* ENTNOMMENES MATERIAL:

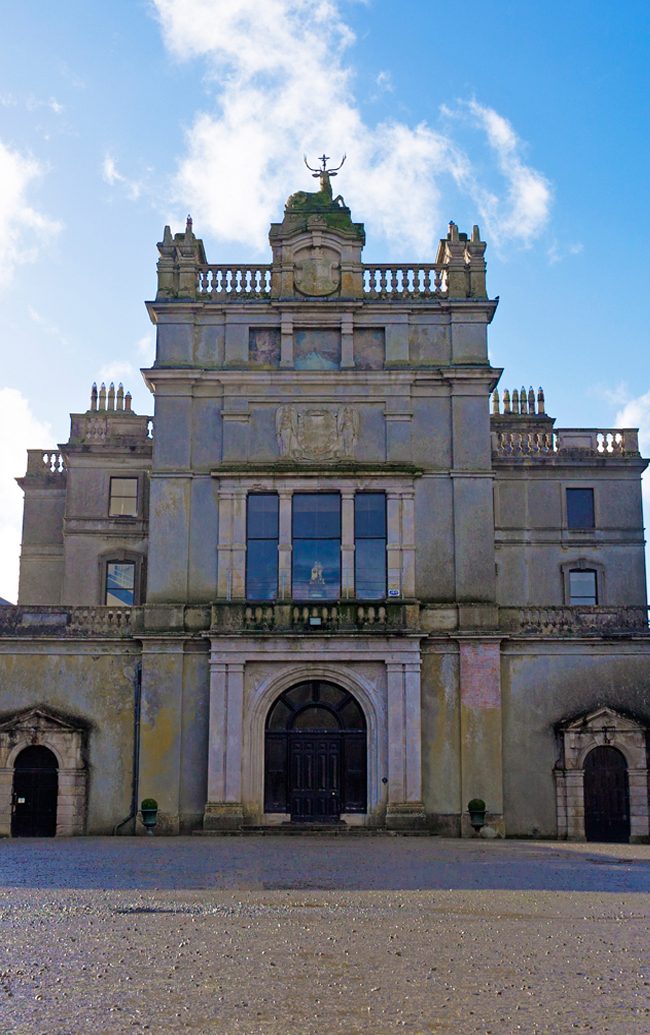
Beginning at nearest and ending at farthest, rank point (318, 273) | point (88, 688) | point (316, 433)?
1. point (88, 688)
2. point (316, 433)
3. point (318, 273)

...

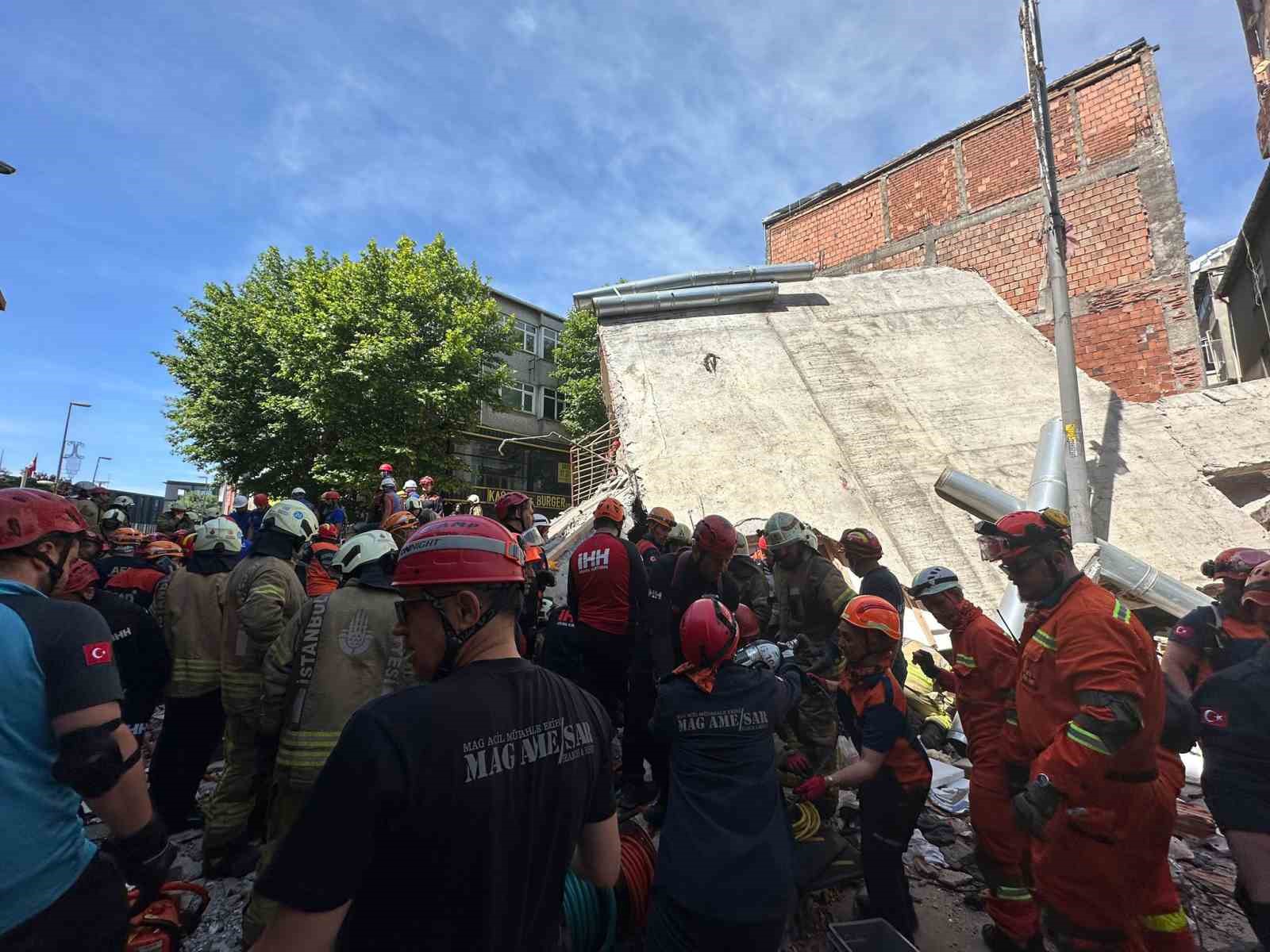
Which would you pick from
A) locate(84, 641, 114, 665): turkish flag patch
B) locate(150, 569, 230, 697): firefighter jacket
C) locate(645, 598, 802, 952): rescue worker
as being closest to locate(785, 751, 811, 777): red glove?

---

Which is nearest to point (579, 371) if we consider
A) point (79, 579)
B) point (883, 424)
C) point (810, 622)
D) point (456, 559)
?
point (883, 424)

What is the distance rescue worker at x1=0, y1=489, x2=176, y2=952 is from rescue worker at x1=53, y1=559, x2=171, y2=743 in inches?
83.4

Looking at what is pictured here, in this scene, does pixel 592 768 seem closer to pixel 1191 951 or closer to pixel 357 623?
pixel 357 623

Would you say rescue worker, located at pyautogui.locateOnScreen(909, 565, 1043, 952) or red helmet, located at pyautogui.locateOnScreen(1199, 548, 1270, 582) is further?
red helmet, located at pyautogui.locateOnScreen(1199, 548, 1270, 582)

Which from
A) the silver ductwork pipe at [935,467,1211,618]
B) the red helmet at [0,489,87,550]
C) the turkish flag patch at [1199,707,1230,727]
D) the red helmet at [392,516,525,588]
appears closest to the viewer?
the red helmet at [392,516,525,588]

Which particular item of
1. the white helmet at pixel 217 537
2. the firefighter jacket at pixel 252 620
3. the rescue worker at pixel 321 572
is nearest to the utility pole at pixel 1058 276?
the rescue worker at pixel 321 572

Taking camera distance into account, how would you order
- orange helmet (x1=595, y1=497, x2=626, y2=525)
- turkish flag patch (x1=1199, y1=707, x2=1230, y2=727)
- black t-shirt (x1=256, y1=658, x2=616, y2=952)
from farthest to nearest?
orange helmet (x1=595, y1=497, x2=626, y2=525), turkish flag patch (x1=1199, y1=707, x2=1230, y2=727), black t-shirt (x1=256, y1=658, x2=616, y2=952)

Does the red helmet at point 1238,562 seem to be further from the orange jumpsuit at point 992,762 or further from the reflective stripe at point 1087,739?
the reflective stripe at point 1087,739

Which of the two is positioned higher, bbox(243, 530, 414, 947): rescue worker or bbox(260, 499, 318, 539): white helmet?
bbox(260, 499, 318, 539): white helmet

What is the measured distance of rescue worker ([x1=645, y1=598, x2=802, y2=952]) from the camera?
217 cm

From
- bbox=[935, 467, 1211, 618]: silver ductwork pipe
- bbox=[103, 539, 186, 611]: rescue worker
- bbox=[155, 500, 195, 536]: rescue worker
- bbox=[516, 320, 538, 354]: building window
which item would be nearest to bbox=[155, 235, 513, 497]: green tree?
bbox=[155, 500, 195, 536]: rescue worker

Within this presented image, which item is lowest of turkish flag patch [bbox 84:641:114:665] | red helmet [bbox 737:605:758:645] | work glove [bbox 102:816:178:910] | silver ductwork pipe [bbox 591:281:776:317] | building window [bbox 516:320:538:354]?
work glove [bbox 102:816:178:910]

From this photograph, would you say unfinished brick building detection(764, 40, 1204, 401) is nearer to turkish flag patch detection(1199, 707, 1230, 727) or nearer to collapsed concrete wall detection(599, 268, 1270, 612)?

* GESTELLTE AUFGABE: Gib aus der Auflistung oben die Zeilen zwischen der Zeile mit „Beginning at nearest“ und der Zeile mit „3. point (318, 273)“, beide eingeschlossen, unverändert wieder.

* ERGEBNIS DER AUFGABE:
Beginning at nearest and ending at farthest, rank point (318, 273) | point (88, 688) | point (316, 433)?
1. point (88, 688)
2. point (316, 433)
3. point (318, 273)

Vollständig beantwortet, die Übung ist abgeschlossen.